By the end of the second season, True Blood scored 74, indicating favorable reviews, on Metacritic, an aggregator of critical responses, 10 more than the 64 scored by season one.

==Accolades==

This season was nominated for Outstanding Drama Series at the 62nd Primetime Emmy Awards, but lost to Mad Men. The show was also nominated for a Golden Globe Award for Best Drama Series and Anna Paquin was nominated for Best Actress – Television (Drama). It won Favorite TV Obsession at the People's Choice Awards, which it was also nominated for Favorite Sci-Fi Fantasy Show, Best TV Drama Actress for Anna Paquin, but lost to Supernatural and Katherine Heigl respectively. It received nine nominations at the Scream Awards for The Ultimate Scream (the highest award), Best TV Show, Best Horror Actress for Anna Paquin, Best Horror Actor for Stephen Moyer and Alexander Skarsgård, Best Supporting Actor for Sam Trammell, Best Breakout Performance – Female for Deborah Ann Woll, Best Ensemble for the entire cast and Most Memorable Mutilation. The series won Best TV Show, Best Actress for Anna Paquin, and Best Actor for Alexander Skarsgård. It was also nominated for Outstanding Performance by an Ensemble in a Drama Series at the Screen Actors Guild Awards, but lost to Mad Men.

===Ratings===
The second-season premiere of the series on June 14, 2009, was watched by 3.7 million viewers, making it the most watched program on HBO since the series finale of The Sopranos. The total number of viewers for the season premiere, including the late night replay, was 5.1 million.
The tenth episode of the second season (August 23, 2009) was seen by 5.3 million viewers, a new record for the series, with an overall weekly second season average of 11.5 million viewers including repeats.

====United Kingdom====
All ratings are taken from the UK Ratings website, BARB.

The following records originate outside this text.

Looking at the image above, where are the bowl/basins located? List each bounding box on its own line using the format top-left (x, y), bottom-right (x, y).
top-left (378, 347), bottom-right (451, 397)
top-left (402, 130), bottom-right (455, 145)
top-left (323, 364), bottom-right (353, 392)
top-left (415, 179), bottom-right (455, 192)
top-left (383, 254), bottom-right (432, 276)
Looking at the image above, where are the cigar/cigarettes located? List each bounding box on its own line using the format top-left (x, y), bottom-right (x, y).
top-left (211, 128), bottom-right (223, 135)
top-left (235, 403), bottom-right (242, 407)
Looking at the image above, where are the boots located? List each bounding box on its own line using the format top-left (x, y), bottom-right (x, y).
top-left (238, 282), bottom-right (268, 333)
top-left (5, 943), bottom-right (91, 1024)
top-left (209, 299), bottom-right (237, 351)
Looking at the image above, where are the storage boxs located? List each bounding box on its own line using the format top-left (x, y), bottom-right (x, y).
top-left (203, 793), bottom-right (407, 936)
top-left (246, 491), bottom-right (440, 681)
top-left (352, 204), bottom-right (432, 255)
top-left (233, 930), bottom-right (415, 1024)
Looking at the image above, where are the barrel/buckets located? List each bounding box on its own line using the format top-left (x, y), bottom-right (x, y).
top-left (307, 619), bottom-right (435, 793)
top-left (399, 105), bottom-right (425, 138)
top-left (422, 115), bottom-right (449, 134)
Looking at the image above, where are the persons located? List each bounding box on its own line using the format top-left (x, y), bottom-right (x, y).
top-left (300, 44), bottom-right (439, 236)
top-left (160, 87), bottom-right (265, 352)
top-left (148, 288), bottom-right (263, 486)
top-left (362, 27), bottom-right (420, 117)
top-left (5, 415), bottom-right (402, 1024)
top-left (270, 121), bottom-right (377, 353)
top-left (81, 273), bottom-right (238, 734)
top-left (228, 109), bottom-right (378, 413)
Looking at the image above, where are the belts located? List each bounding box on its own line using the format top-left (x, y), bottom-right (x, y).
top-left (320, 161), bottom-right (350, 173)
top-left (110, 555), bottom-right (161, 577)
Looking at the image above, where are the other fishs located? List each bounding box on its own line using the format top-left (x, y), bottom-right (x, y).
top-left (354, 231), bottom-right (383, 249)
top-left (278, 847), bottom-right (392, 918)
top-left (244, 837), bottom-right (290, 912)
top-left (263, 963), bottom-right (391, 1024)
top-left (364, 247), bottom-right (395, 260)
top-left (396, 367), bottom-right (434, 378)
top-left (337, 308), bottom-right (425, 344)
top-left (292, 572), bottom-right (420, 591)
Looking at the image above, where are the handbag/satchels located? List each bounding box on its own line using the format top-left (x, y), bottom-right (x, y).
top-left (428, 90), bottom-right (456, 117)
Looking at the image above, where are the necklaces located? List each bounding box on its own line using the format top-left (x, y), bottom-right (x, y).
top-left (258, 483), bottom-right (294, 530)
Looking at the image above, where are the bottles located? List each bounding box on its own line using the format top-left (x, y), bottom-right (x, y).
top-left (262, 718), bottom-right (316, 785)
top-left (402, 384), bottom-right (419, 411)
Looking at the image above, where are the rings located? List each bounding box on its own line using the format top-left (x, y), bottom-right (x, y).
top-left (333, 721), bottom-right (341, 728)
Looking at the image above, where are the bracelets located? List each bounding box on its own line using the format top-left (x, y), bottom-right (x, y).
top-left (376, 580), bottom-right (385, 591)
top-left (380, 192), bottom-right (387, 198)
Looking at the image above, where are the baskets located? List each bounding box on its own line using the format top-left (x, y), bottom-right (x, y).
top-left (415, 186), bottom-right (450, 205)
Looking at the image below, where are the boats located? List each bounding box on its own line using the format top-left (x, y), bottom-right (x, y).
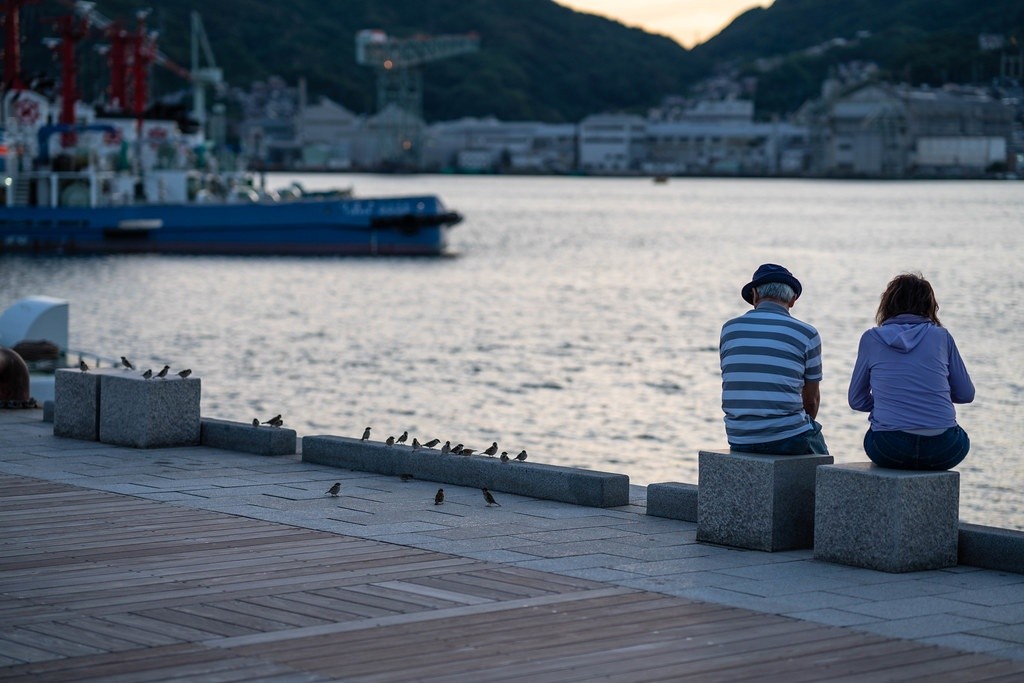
top-left (0, 89), bottom-right (465, 258)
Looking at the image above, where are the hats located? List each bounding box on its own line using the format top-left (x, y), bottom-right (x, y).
top-left (742, 264), bottom-right (802, 305)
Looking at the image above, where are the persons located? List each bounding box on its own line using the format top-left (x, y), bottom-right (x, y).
top-left (718, 264), bottom-right (831, 456)
top-left (847, 273), bottom-right (975, 471)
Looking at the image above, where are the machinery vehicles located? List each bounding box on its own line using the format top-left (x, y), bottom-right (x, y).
top-left (0, 0), bottom-right (191, 146)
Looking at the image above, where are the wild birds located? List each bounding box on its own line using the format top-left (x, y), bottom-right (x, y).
top-left (480, 442), bottom-right (498, 457)
top-left (140, 369), bottom-right (152, 380)
top-left (512, 450), bottom-right (528, 462)
top-left (395, 431), bottom-right (408, 444)
top-left (421, 438), bottom-right (441, 449)
top-left (325, 482), bottom-right (341, 496)
top-left (175, 369), bottom-right (192, 380)
top-left (384, 436), bottom-right (395, 446)
top-left (411, 438), bottom-right (422, 448)
top-left (80, 361), bottom-right (91, 374)
top-left (152, 366), bottom-right (170, 380)
top-left (450, 444), bottom-right (477, 456)
top-left (400, 473), bottom-right (413, 482)
top-left (261, 414), bottom-right (283, 428)
top-left (441, 440), bottom-right (451, 454)
top-left (499, 452), bottom-right (509, 463)
top-left (360, 426), bottom-right (372, 441)
top-left (252, 418), bottom-right (259, 427)
top-left (120, 356), bottom-right (135, 370)
top-left (435, 489), bottom-right (445, 504)
top-left (482, 488), bottom-right (501, 507)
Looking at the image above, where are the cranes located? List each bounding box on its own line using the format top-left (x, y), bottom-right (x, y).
top-left (188, 10), bottom-right (225, 137)
top-left (356, 27), bottom-right (483, 116)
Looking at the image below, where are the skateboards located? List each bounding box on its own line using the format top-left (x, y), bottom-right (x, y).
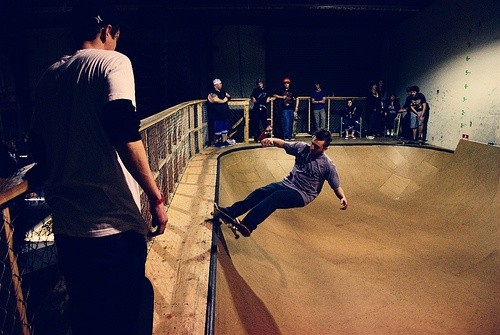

| Episode number (Production number) | Title | Original air date | Total viewers on FX | Total viewers on FX+ | Total viewers | Rank on channel |
|---|---|---|---|---|---|---|
| 13 2-01 | Nothing But the Blood | February 26, 2010 | TBA | TBA | TBA | #TBA (FX) #TBA (FX+) |
| 14 2-02 | Keep the Party Going | March 5, 2010 | 467,000 | 108,000 | 575,000 | #1 (FX) #1 (FX+) |
| 15 2-03 | Scratches | March 12, 2010 | 555,000 | 94,000 | 649,000 | #1 (FX) #2 (FX+) |
| 16 2-04 | Shake and Fingerpop | March 19, 2010 | 558,000 | 106,000 | 664,000 | #1 (FX) #2 (FX+) |
| 17 2-05 | Never Let Me Go | March 26, 2010 | 522,000 | 95,000 | 617,000 | #1 (FX) #2 (FX+) |
| 18 2-06 | Hard-Hearted Hannah | April 2, 2010 | 484,000 | 43,000 | 527,000 | #1 (FX) #7 (FX+) |
| 19 2-07 | Release Me | April 9, 2010 | 390,000 | 89,000 | 479,000 | #1 (FX) #1 (FX+) |
| 20 2-08 | Timebomb | April 16, 2010 | 466,000 | 90,000 | 556,000 | #1 (FX) #1 (FX+) |
| 21 2-09 | I Will Rise Up | April 23, 2010 | 464,000 | 102,000 | 566,000 | #1 (FX) #1 (FX+) |
| 22 2–10 | New World In My View | April 30, 2010 | 520,000 | 112,000 | 632,000 | #1 (FX) #1 (FX+) |
| 23 2–11 | Frenzy | May 7, 2010 | 530,000 | 151,000 | 681,000 | #1 (FX) #1 (FX+) |
| 24 2–12 | Beyond Here Lies Nothin' | May 14, 2010 | 558,000 | 88,000 | 646,000 | #1 (FX) #2 (FX+) |

==Soundtrack==

List of Season 2 Ending Credits Songs in order.
1. Randy Travis—Nothing but the Blood (of Jesus)
2. Chuck Prophet—You Did (Bomp Shooby Dooby Bomp)
3. Debbie Davies—Scratches
4. Headbone – Dig
5. Katie Webster – Never Let Me Go
6. Dolly Kay—Hard-Hearted Hannah (the Vamp from Savannah)
7. Bad Livers – Death Trip
8. Beck- Timebomb
9. Lyle Lovett – I Will Rise Up
10. Sister Gertrude Morgan & King Britt – New World in My View
11. Screamin' Jay Hawkins – Frenzy
12. Bob Dylan – Beyond Here Lies Nothin

The official soundtrack was released on 25 May 2010 in the United States.